Ницше пишет о молодых - маленькую фривольно-забавную историю под названием "Франконцы в раю" для юмористической газетки своей корпорации. Семьдесят семь девственниц в белых платьицах с желтыми передничками тянут к себе в заоблачную высь, как Маргарита Фауста, семьдесят семь франконцев, ухватившихся за бечевку. В конце дамы горюют об утраченной девственности, а семьдесят семь франконцев дремлют и видят золотые сны.
А сам Ницше? Он танцует и поет под окнами местных прелестниц, засматривается на фройляйн Марию, вздыхает по красавице, играющей в городском театре. И все? Да, вспоминает Дойсен, он никогда не замечал у Ницше склонности к поцелуям. Не говоря уже о чем-то большем. Mulierem nunquam attigit, он никогда не касался женщин. Сообщить об этом теолог Дойсен предпочитает, разумеется, на латыни.
Потом рассказывает прелюбопытнейшую историю, услышанную от самого Ницше. В феврале 1865 года друг Фриц едет в Кёльн один. Для студентов в пиковом положении город - истинный рай. Ницше осматривает собор и другие достопримечательности. Потом спрашивает прохожего, где бы поесть, и тот приводит его в бордель. Ницше: Неожиданно я оказался в окружении стайки созданий, облаченных в батист с блестками.
Он смотрит на проституток оцепенелым взглядом, а они демонстрируют ему свои прелести. Он испытывает нестерпимое желание бежать из вертепа. И - видит рояль, единственное одушевленное существо в этом обществе, подходит к нему, берет несколько аккордов - они сняли с меня оцепенение, и я вырвался на свободу.

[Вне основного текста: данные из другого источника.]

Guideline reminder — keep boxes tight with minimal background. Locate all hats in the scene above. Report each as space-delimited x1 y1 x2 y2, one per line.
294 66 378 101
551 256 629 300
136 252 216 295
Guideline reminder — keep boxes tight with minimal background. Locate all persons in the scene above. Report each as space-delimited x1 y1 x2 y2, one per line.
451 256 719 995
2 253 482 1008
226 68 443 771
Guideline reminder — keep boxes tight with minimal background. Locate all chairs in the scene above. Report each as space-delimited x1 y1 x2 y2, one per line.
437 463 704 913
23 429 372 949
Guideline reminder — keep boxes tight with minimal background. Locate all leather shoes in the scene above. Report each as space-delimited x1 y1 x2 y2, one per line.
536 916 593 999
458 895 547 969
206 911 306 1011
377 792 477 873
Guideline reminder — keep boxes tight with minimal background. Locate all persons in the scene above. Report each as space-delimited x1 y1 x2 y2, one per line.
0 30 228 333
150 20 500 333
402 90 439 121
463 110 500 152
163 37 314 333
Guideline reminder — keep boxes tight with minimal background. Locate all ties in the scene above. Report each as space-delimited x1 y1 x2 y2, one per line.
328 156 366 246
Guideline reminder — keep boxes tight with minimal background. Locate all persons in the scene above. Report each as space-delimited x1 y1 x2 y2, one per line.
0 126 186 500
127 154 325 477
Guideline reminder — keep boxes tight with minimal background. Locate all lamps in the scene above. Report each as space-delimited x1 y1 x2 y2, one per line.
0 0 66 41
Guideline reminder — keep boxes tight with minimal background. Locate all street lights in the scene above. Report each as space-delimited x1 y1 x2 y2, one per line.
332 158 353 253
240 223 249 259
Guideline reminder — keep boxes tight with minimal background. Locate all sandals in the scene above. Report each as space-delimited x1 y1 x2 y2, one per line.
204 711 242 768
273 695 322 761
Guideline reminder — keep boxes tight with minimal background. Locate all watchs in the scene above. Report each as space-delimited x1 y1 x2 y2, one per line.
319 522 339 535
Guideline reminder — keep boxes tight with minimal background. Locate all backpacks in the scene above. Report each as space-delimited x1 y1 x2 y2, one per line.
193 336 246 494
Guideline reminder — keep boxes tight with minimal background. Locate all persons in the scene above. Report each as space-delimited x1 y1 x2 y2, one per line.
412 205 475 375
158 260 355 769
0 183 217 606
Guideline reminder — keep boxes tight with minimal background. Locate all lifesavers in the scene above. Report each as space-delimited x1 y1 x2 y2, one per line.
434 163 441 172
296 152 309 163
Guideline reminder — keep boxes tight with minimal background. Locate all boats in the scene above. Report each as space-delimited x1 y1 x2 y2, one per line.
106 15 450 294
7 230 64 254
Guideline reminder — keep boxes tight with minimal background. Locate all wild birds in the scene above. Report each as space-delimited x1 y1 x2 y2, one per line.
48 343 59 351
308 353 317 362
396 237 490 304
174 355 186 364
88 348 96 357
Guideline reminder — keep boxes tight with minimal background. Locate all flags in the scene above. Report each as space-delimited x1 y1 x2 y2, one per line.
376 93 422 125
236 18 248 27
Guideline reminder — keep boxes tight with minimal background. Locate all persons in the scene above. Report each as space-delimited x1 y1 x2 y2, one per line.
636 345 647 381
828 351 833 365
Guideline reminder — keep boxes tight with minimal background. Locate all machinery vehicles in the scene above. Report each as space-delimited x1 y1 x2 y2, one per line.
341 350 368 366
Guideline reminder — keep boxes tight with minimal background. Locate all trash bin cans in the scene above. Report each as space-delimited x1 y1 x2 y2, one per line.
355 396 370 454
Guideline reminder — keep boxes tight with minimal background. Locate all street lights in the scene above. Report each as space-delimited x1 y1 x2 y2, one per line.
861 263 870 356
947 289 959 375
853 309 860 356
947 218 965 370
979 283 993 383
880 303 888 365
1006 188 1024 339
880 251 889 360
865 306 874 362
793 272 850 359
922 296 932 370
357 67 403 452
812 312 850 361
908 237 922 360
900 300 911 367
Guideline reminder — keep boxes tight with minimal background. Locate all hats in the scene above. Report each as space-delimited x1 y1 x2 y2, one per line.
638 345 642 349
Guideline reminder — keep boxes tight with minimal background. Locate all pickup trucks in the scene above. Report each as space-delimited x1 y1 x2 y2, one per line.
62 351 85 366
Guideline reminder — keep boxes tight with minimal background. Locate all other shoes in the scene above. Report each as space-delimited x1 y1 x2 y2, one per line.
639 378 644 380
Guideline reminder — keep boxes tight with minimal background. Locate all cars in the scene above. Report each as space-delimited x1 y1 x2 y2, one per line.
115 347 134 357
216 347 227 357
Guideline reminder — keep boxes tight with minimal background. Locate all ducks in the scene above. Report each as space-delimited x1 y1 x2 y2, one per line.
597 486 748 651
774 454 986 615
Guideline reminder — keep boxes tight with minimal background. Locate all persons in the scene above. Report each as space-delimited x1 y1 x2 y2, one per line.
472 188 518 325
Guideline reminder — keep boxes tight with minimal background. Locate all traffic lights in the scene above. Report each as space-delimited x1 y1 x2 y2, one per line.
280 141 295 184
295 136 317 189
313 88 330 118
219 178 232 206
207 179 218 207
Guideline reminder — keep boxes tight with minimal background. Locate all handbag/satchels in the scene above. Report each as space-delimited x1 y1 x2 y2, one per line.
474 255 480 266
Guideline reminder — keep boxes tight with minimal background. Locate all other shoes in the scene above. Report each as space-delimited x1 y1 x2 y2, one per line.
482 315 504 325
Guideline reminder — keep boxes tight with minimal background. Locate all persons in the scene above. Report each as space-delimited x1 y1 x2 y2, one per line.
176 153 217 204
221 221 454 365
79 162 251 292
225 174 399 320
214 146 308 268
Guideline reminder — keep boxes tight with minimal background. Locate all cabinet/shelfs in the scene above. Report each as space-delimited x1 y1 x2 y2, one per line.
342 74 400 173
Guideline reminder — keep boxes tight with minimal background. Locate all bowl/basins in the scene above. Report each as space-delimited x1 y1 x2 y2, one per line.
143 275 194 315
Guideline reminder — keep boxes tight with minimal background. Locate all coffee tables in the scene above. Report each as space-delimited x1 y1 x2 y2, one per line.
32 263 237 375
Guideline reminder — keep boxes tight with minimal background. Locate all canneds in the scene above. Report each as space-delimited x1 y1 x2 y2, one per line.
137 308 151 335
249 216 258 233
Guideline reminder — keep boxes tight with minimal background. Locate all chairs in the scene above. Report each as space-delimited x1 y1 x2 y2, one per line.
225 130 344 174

У Томаса Манна этот эпизод стал ключевой сценой в "Докторе Фаустусе". Наглый посыльный указал Адриану Леверкюну "хорошую ресторацию", которая на поверку оказалась публичным домом. Герой романа стоит, скрывая свое волнение, смотрит на дщерей греха и видит раскрытый рояль, идет к нему, точно слепой, и берет два-три аккорда, переходя из си мажор в до мажор. И вот к нему подходит Эсмеральда, большеротая шатеночка с миндалевидными глазами, гладит его по щеке. Отшвырнув ногой табурет, Леверкюн устремляется к выходу из этого блудилища.
От той Hetaera esmeralda с напудренными грудями в испанском болеро гениальный музыкант заразится сифилисом. Подцепит его - то ли в Бонне, то ли в Лейпциге - и Ницше. В Лейпциге, во всяком случае, он будет лечиться. И то, что Томас Манн говорит о Леверкюне, страдающем манией величия и вступающем в сделку с дьяволом, звучит как пророчество в отношении посмертных судеб Ницше: Ты будешь знаменем, ты будешь задавать тон грядущему, твоим именем будут клясться юнцы... Твоя болезнь даст им вкусить здоровье...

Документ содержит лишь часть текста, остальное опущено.